CONSUMI. Istat: continua la flessione, ad agosto meno 1,3% per vendite al dettaglio

Continua la flessione dei consumi al dettaglio: meno 1,3% ad agosto 2008 rispetto allo stesso mese del 2007, meno 0,5% rispetto al mese di luglio. La variazione tendenziale negativa relativa al totale delle vendite deriva da un aumento dello 0,8% nelle vendite di prodotti alimentari e da una diminuzione del 2,9% delle vendite di prodotti non alimentari. Rispetto al mese scorso, invece, le vendite degli alimentari calano dello 0,3% e quelle dei non alimentari dello 0,7%. È quanto rileva oggi l’Istat nell’Indice del valore delle vendite del commercio fisso al dettaglio relativo ad agosto 2008.
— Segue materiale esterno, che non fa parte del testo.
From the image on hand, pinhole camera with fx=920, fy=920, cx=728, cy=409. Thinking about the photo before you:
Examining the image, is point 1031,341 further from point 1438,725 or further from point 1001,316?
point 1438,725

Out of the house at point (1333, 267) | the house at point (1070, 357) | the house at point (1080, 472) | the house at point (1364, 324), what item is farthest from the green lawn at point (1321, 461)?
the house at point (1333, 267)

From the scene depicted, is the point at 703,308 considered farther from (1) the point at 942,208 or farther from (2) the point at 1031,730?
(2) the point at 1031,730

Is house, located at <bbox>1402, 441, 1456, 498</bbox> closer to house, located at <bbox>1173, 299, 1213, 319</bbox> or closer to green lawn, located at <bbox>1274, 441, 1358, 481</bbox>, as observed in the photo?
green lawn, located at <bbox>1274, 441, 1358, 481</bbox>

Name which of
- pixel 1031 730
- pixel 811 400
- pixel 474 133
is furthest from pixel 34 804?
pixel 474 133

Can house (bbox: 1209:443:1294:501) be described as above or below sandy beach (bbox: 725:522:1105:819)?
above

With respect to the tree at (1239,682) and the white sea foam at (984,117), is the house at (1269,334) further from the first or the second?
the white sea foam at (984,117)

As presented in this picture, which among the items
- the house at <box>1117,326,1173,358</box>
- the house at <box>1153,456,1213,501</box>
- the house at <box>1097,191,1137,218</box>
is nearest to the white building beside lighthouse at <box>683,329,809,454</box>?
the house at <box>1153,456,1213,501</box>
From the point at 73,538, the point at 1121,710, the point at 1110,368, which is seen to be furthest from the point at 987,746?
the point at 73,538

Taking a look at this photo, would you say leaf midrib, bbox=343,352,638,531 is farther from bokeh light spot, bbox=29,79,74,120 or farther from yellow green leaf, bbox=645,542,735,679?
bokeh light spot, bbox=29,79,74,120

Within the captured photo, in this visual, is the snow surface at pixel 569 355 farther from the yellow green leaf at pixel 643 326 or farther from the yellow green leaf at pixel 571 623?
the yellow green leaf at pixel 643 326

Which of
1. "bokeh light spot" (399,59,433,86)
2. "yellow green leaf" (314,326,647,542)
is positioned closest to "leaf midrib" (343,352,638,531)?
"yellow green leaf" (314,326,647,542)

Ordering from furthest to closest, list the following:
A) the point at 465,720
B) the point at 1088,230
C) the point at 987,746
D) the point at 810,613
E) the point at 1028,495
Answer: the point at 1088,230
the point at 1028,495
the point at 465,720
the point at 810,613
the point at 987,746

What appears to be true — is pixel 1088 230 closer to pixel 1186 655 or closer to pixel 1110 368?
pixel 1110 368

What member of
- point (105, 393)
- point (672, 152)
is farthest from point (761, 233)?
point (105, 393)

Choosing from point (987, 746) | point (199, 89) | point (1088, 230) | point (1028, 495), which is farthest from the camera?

Gli italiani acquistano meno e il valore delle vendite dei prodotti non alimentari registra variazioni negative, rispetto all’anno scorso, per tutti i gruppi di prodotti. Il calo è più contenuto per le voci relative ad "Altri prodotti (gioiellerie, orologerie)" che segnano un calo dell’1,3%, e per "giochi, giocattoli, sport e campeggio" con meno 1,8%, mentre le flessioni più pesanti riguardano le vendite di "calzature, articoli in cuoio e da viaggio" con meno 5,7% e la voce "cartoleria, libri, giornali e riviste" che segnala un meno 4,1%. I prodotti non alimentari hanno registrato flessioni per tutto il periodo compreso fra gennaio e agosto 2008. In particolare, quelle più contenute hanno riguardato fra gli altri "prodotti farmaceutici" e "mobili, articoli tessili, arredamento" con una diminuzione dello 0,9% per entrambi. Le flessioni più significative hanno invece interessato i gruppi "elettrodomestici, radio, tv e registratori" con un meno 2% e "cartoleria, libri, giornali e riviste" con un meno 1,7%.